### EXERCISE INSTRUCTIONS
Repeat, word for word and with nothing added, each line from the one containing "this 232×157 image." to the final line of the data, keeping both ends. Pictures are not part of the copy.
——————————
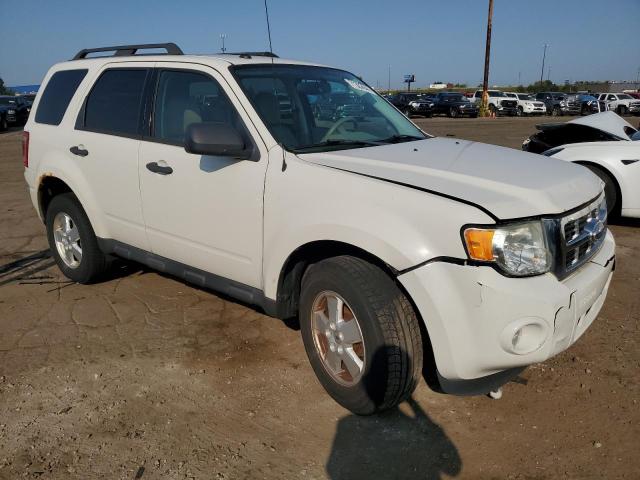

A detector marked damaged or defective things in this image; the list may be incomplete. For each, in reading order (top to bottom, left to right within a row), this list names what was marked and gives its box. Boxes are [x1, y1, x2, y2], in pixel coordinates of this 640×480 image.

cracked headlight [464, 220, 552, 276]
damaged front bumper [400, 229, 616, 386]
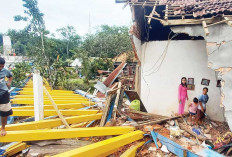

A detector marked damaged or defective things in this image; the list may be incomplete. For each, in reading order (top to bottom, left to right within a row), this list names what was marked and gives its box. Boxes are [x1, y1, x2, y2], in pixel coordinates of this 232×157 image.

damaged house [117, 0, 232, 127]
broken wall [138, 39, 225, 121]
broken wall [170, 23, 232, 128]
cracked concrete wall [171, 23, 232, 127]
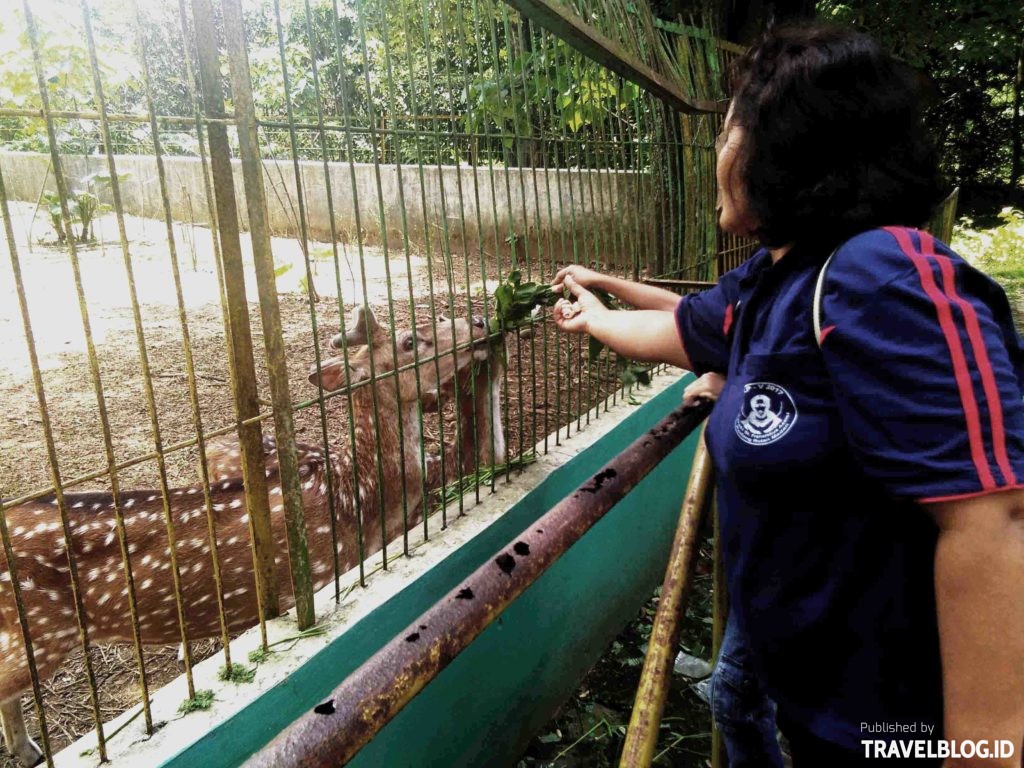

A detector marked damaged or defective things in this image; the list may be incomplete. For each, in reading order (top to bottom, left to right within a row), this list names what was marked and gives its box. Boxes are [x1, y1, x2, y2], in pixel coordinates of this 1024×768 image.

rusty metal bar [497, 0, 724, 114]
rusty metal bar [190, 0, 278, 618]
rusty metal bar [223, 0, 315, 630]
rusty metal bar [242, 399, 708, 765]
rusty pipe railing [246, 399, 712, 765]
rusty metal bar [614, 434, 712, 768]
——————————
### ANSWER SECTION
A detector marked damaged or defective things in this image; the list may be incomplete. For each, in reading order (top to bottom, left to right within a row), this list names what was marked and gives its box. Boxes are [x1, y1, x2, y2], in pixel coordinates of this 232×157 image.

damaged house [117, 0, 232, 127]
broken wall [138, 39, 225, 121]
broken wall [170, 23, 232, 128]
cracked concrete wall [171, 23, 232, 127]

A detector marked damaged or defective things in this image; the list may be incomplete. For each, in reading order (top to bottom, left to right within a row), this list names what was marked and gives its box. Boxes are [x1, y1, x2, y2], in pixel coordinates of this 1024×768 image.

rusty metal bar [497, 0, 724, 114]
rusty metal bar [190, 0, 278, 618]
rusty metal bar [223, 0, 315, 630]
rusty metal bar [242, 399, 708, 765]
rusty pipe railing [246, 399, 712, 765]
rusty metal bar [614, 434, 712, 768]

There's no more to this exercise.